John Lennon was a complicated dude. Sure, he might have been creepy. But, he evolved into a better person when his son Sean was born. He was no longer a practicing Beatle and could devote a lot more time to being a good dad as well as a good person. His first son, Julian, kind of got the shit end of the stick because John was an absentee father to him. Julian has even said that when he was younger he was closer to Paul than his own father. When John was murdered at age 40, he was no longer the creepy guy he was in his 20's and early 30's. He was a monogamous husband and devoted father to Sean. He was actually starting to hit his stride as a human being.
 
I fear that even a piece that commented on his relationships with women in the 60s would whitewash them into some sort of redemption story with his later peace messaging. Dude was a creep.

Thank you. The worship is so wide, I thought I was the only one who felt this way. The John as a peacenik myth drives me nuts.

John Lennon was a complicated dude. Sure, he might have been creepy. But, he evolved into a better person when his son Sean was born. He was no longer a practicing Beatle and could devote a lot more time to being a good dad as well as a good person. His first son, Julian, kind of got the shit end of the stick because John was an absentee father to him. Julian has even said that when he was younger he was closer to Paul than his own father. When John was murdered at age 40, he was no longer the creepy guy he was in his 20's and early 30's. He was a monogamous husband and devoted father to Sean. He was actually starting to hit his stride as a human being.
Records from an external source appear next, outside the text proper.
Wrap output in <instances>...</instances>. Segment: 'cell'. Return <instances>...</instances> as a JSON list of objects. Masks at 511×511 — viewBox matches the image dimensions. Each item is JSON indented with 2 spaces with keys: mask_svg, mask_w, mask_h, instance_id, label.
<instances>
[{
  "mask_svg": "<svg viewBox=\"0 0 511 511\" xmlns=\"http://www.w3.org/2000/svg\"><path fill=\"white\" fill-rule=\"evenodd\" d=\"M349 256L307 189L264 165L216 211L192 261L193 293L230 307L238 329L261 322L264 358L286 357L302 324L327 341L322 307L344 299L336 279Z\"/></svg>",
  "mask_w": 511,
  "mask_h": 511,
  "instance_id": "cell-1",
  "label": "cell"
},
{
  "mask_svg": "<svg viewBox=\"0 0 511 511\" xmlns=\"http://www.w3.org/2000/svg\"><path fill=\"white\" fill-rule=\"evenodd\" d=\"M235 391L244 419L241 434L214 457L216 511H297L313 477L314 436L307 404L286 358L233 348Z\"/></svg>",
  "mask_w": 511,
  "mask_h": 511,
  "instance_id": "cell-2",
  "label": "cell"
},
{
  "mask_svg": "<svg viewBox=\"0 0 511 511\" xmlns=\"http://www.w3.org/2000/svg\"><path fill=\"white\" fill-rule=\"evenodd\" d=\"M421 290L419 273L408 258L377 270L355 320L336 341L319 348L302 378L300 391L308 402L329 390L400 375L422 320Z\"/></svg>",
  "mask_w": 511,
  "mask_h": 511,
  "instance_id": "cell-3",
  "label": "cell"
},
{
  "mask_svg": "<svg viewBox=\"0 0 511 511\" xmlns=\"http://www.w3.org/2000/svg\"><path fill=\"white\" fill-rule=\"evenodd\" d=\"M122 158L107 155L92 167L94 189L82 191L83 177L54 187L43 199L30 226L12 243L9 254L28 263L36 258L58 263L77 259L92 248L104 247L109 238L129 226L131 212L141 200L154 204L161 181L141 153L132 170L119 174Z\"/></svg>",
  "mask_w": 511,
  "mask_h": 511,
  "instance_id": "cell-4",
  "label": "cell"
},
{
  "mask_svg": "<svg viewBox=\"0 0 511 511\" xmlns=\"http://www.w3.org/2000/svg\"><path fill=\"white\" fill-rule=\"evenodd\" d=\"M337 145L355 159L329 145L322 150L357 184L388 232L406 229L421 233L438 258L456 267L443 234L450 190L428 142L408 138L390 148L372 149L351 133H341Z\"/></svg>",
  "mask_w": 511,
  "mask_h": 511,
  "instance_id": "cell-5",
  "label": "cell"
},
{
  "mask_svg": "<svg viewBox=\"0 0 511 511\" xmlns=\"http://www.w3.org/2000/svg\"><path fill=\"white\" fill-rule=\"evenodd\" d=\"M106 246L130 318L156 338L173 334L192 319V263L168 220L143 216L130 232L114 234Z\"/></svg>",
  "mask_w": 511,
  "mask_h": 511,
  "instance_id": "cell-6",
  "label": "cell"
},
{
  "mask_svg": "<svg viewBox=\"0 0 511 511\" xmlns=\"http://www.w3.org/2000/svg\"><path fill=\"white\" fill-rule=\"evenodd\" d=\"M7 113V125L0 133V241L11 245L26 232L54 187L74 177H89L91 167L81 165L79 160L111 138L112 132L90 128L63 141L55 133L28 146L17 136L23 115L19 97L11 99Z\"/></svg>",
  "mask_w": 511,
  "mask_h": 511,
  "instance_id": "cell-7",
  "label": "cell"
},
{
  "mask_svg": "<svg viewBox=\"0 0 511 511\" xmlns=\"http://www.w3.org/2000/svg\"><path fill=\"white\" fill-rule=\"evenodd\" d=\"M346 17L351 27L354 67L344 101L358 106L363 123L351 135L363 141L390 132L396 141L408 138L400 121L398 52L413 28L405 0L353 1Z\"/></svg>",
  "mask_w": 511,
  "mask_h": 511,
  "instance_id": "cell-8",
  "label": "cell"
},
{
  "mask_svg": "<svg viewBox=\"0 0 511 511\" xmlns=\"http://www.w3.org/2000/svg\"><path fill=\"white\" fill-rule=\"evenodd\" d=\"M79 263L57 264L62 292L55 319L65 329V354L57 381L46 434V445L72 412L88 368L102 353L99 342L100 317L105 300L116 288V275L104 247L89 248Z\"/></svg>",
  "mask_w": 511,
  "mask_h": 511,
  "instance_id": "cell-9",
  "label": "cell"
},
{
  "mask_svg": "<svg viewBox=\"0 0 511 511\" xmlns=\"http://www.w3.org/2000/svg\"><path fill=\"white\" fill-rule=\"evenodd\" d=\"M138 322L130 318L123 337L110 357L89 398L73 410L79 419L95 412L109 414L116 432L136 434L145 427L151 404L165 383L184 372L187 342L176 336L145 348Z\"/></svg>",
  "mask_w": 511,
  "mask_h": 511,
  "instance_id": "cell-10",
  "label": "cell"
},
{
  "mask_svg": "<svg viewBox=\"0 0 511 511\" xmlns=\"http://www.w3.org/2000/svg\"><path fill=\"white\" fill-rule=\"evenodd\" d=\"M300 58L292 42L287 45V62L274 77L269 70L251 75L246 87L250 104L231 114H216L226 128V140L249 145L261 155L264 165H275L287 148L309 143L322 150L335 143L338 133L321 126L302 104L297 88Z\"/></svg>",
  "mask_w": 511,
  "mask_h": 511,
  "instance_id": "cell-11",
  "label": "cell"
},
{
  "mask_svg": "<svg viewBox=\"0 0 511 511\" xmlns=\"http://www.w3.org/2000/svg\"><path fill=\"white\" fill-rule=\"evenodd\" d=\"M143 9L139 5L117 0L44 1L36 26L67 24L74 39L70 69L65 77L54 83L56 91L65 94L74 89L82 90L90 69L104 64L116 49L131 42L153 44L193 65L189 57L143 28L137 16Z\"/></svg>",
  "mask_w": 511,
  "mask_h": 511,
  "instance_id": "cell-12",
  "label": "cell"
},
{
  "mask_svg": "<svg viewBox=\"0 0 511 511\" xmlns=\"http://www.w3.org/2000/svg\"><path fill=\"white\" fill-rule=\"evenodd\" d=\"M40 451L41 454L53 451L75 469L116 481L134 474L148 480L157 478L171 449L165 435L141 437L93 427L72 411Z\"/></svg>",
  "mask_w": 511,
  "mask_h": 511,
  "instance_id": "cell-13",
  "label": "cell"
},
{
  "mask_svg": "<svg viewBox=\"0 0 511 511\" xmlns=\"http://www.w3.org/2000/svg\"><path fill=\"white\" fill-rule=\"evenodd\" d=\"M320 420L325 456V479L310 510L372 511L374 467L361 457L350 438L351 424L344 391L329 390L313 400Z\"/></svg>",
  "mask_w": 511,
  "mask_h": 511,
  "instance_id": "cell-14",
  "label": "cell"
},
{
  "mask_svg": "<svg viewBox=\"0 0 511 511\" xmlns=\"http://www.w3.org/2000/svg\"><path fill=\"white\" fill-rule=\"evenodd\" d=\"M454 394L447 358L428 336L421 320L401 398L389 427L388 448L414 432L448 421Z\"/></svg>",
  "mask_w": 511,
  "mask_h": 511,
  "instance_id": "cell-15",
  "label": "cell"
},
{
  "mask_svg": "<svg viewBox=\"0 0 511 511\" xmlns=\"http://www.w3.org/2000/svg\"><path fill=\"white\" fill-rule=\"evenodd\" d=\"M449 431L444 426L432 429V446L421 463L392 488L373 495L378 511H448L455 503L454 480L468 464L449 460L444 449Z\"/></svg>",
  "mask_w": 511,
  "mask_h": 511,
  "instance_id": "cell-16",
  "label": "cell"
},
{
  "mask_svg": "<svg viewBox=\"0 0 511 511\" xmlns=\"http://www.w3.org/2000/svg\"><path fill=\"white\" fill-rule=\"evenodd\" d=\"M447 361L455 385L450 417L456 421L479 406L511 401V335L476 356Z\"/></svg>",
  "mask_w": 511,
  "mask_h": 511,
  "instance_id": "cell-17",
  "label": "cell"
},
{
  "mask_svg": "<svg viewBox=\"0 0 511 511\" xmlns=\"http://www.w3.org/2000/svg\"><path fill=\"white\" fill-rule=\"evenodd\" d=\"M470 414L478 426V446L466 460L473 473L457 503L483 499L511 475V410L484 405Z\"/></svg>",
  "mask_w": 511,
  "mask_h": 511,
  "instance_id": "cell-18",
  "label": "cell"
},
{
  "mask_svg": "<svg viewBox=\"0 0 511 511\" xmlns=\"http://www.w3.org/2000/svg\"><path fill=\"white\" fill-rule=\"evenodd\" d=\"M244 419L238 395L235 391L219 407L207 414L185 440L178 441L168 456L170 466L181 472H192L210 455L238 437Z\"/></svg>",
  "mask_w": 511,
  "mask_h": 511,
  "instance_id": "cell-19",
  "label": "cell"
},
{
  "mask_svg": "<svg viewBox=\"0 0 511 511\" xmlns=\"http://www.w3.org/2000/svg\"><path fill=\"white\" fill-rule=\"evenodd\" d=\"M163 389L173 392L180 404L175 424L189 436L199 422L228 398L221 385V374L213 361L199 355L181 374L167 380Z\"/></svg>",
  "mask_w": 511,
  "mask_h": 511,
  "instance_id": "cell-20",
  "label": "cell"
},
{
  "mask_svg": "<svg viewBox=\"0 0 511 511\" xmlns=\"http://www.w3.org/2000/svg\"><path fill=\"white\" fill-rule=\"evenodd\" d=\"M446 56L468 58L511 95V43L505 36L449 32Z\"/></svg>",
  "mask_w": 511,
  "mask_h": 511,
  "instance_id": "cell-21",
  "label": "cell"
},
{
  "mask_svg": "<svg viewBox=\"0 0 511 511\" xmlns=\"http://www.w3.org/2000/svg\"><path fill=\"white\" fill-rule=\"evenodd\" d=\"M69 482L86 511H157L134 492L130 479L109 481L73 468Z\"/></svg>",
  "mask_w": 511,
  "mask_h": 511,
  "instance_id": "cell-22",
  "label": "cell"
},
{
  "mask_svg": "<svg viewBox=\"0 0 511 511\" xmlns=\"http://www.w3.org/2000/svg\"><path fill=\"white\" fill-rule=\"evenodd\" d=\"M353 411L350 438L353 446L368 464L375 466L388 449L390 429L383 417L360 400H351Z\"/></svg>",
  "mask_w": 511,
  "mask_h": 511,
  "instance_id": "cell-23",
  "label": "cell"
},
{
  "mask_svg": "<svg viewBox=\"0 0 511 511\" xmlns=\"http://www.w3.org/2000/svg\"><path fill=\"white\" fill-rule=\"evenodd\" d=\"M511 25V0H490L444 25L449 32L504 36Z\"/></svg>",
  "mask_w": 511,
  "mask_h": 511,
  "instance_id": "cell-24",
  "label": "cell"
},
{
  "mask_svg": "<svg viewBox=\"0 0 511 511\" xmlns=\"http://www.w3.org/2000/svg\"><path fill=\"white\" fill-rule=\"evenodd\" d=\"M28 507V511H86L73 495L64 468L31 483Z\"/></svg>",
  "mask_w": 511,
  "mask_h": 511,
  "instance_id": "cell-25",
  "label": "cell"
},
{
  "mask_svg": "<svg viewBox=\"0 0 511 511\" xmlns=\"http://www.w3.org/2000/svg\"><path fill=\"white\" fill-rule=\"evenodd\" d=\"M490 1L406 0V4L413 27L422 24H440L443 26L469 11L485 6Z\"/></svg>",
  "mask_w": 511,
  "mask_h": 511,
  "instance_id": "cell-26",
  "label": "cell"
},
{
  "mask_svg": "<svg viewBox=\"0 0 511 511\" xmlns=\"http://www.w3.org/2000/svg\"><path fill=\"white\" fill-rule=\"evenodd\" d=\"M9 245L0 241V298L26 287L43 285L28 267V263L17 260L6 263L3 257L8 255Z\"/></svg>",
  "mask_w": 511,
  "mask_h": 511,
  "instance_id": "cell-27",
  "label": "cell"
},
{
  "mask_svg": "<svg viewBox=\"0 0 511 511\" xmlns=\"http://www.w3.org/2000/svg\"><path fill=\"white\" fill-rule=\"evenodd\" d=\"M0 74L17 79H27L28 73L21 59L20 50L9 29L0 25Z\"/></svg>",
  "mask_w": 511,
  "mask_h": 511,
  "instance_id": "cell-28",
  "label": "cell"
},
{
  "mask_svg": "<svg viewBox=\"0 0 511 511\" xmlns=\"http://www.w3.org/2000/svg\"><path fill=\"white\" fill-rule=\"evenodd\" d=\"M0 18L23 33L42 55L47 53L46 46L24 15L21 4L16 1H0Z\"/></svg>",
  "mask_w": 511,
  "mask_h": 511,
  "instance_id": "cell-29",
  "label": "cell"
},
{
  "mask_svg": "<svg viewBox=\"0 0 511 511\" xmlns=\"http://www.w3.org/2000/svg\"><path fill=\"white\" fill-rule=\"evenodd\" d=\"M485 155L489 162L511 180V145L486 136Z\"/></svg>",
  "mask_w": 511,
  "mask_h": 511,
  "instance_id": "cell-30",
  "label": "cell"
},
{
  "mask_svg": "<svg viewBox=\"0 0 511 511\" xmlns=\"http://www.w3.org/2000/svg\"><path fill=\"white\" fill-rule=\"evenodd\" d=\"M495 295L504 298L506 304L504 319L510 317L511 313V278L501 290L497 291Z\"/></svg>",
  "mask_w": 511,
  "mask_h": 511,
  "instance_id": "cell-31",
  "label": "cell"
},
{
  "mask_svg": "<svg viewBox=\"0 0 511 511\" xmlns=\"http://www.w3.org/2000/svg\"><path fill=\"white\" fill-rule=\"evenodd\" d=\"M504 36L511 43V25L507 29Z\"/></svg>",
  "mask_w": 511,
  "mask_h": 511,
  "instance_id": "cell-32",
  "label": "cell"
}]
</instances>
Not really sure that years/decades as an abuser is made up for by finally being a decent human for a few years.

Also, on topic - great thread, BVS. Old school, I know, but a couple offhand I can think of are Coal Miner's Daughter and the Buddy Holly Story. Not sure how accurate the latter is, or how much is glossed over, but the music is pretty great, and I really like how the didn't dramatize his death at the end. Just rewatched it a year or so ago. Also, The Doors' biopic is what sent me from indifference into actively hating Jim Morrison. Can't even remember the movie, but the hatred burns.